The phone has a 5.0 inch Super LCD 3 display with 720x1280 pixels (HD) resolution and 294 ppi pixel density.

The phone has a 13 MP BSI rear camera sensor with f/2.2 aperture and a 5 MP front-facing camera; both of the cameras are capable of 1080p video recording at 30 fps.

The phone has a 2000 mAh non-removable battery.

=== Software ===
The HTC Desire 626 runs on Android 4.4 KitKat with HTC's Sense user interface out of the box. It is upgradable to Android 5.1.1 Lollipop.

== Variations ==
On 9 February 2015, HTC Desire 626 was announced in Taiwan. On 13 February 2015, rumors that claim this model of the HTC Desire 626 was also going to be sold by the American carrier Sprint emerged.

On 12 August 2015, American carrier Verizon announced that they were going to sell the HTC Desire 626. However, this model has significantly different specifications; it has Qualcomm Snapdragon 210 system-on-chip with a 1.1 GHz quad-core ARM Cortex-A7 32-bit CPU and Adreno 304 GPU instead of the Qualcomm Snadragon 410 system-on-chip, 1.5 GB RAM instead of 1 GB, 8 GB internal storage instead of 16 GB and an 8 MP rear camera instead of the 13 MP unit. This model was put on sale on 27 August 2015 for 192 USD. This model was also sold by AT&T.

On 5 February 2016, a new Dual SIM model of the HTC Desire 626 was released in India with different specifications. This model has MediaTek MT6752 system-on-chip with a 1.7 GHz octa-core ARM Cortex-A53 64-bit CPU and ARM Mali-T760 MP2 GPU instead of the Qualcomm Snapdragon 410 system-on-chip and 2 GB RAM instead of 1 GB. It is available in Blue Lagoon and White Birch. It was priced at 14990 INR.

== Desire 626s ==
The HTC Desire 626s is an Android-powered smartphone manufactured by HTC. It is available on Cricket (a subsidiary of AT&T), T-Mobile, MetroPCS (a T-Mobile subsidiary), Sprint Prepaid, and Virgin Mobile (a Sprint subsidiary) in the United States. The phone was announced in July 2015. It is considered the "budget" version of the Desire 626. The phone has a 5-inch screen with 720p resolution. It comes with a 8MP rear camera with 720p video recording and 2MP front camera. The phone is shipped with Android 5.1 "Lollipop" but can be upgraded to Android 6.0 "Marshmallow".

== Reception ==
The HTC Desire 626 was reviewed by several media outlets. The phone was generally considered as a rival to Moto G.

John V. from PhoneArena reviewed the AT&T version of the device and gave it 7 points out of 10. Low price, the design, the call quality and expandable storage was considered as the pros of the device. However; the quality of 720p video recording, inadequate performance for heavier tasks, speaker quality and white balance of the camera were criticized.

Bailey Stein from Android Authority reviewed the AT&T version of the device, giving it 3.5 stars out of five. The design, the camera quality for the class, the software experience and the low price were praised, however; the performance, below average battery life, software-based display sharpening and high amount of preinstalled bloatware were criticized.

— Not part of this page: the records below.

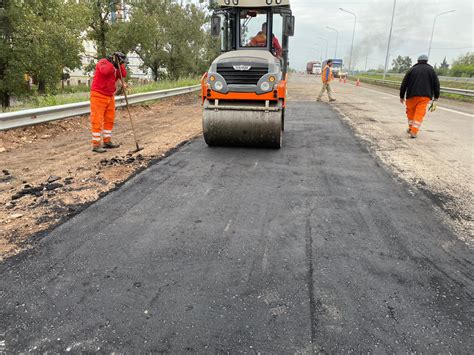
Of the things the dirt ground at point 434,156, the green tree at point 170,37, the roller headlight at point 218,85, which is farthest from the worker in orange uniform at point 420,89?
the green tree at point 170,37

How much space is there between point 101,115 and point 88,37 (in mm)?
21062

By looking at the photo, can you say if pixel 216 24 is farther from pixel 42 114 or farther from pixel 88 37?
pixel 88 37

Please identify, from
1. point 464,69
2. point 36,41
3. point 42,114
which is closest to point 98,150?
point 42,114

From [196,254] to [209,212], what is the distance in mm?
921

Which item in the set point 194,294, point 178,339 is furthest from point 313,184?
point 178,339

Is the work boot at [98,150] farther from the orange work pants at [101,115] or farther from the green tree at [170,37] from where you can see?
the green tree at [170,37]

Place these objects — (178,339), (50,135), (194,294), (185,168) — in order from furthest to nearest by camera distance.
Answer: (50,135) < (185,168) < (194,294) < (178,339)

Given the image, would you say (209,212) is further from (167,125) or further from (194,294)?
(167,125)

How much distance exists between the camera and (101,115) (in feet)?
22.0

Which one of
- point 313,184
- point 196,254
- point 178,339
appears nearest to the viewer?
point 178,339

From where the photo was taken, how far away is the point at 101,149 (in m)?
6.53

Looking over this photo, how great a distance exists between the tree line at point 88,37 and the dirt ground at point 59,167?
37.8 feet

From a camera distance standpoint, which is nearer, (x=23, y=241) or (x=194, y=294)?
(x=194, y=294)

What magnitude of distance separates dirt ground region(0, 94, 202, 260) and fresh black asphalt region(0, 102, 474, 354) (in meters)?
0.32
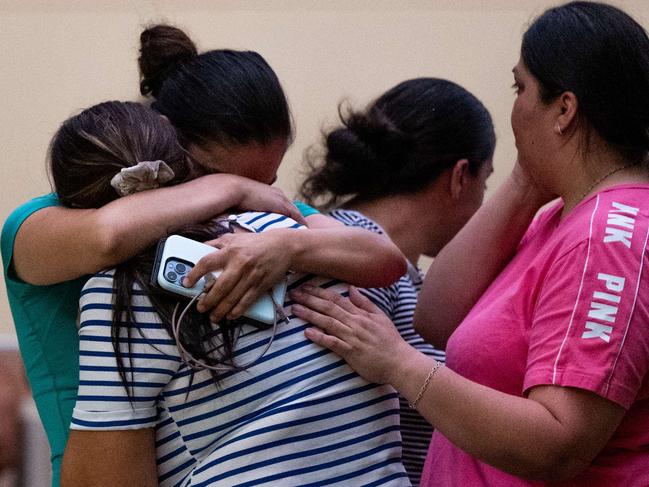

Jessica Dolcourt from CNET reviewed the AT&T model of the device and gave it 6 points out of 10. She praised the design, the call quality but criticized the inconsistent camera quality, the weak performance and the weak automatic brightness. She concluded that the HTC Desire 626 was "one of the best-looking phones for the price" but the competitors offered more performance for the price.

Valentina Palladino from Tom's Guide reviewed the AT&T model of the device, giving it 2.5 stars out of 5. She praised the brightness of the display, the design and sharpness of the rear camera but criticized the battery life. She concluded that the Moto G was a better option.